> Given data
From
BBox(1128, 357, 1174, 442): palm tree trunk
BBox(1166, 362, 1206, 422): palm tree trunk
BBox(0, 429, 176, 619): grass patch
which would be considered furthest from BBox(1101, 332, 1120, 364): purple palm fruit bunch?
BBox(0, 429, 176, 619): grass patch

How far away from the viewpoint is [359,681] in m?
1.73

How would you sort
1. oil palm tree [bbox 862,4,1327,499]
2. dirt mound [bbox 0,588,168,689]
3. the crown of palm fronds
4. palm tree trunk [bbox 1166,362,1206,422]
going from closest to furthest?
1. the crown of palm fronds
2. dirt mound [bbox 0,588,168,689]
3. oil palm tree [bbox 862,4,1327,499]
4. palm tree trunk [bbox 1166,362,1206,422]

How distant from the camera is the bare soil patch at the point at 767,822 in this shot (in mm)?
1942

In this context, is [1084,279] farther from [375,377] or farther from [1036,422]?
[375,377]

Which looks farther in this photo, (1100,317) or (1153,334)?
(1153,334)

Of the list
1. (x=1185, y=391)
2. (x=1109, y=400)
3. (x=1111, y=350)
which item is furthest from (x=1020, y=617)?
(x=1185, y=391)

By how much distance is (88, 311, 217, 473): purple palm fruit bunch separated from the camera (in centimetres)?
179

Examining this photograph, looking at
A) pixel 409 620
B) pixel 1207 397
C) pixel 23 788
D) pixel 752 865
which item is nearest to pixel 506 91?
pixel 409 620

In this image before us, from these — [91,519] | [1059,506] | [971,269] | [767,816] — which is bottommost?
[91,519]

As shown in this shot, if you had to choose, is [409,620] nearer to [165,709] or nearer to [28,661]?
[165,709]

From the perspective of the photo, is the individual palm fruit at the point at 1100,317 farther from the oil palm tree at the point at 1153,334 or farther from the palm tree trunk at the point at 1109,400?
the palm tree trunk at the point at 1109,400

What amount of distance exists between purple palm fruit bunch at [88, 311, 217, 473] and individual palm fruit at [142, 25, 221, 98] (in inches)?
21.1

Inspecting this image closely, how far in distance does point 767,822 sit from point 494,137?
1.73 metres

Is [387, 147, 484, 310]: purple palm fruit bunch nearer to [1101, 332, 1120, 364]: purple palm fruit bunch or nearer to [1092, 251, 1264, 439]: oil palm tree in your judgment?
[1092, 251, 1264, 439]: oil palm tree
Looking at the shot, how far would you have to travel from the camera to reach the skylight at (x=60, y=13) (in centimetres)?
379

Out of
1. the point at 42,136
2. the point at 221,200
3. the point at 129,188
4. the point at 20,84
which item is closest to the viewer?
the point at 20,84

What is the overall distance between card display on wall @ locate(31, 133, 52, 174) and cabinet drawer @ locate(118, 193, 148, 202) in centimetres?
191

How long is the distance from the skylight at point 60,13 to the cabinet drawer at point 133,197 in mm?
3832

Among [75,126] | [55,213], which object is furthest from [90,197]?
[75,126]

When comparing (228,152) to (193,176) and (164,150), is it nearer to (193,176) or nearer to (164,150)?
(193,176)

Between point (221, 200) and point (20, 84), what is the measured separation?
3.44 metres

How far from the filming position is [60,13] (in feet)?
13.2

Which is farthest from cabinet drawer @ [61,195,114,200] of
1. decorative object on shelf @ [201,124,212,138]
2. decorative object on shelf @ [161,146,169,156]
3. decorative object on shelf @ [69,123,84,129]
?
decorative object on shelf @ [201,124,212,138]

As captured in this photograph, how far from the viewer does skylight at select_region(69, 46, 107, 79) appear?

> Task requirements
Copy out the rows from the line containing "Among [75,126] |" to the end of the rows, word for word.

> Full output
Among [75,126] | [55,213], which object is furthest from [90,197]?
[75,126]

When comparing (228,152) to (193,176) and (164,150), is it nearer to (193,176) or nearer to (164,150)?
(193,176)

Between point (221, 200) and point (20, 84), what is the measured separation?
3.44 metres

How far from the filming position is [60,13] (in feet)?
13.2

Which is farthest from cabinet drawer @ [61,195,114,200] of
1. decorative object on shelf @ [201,124,212,138]
2. decorative object on shelf @ [161,146,169,156]
3. decorative object on shelf @ [69,123,84,129]
?
decorative object on shelf @ [201,124,212,138]

As captured in this photograph, how far from the viewer does skylight at select_region(69, 46, 107, 79) appear?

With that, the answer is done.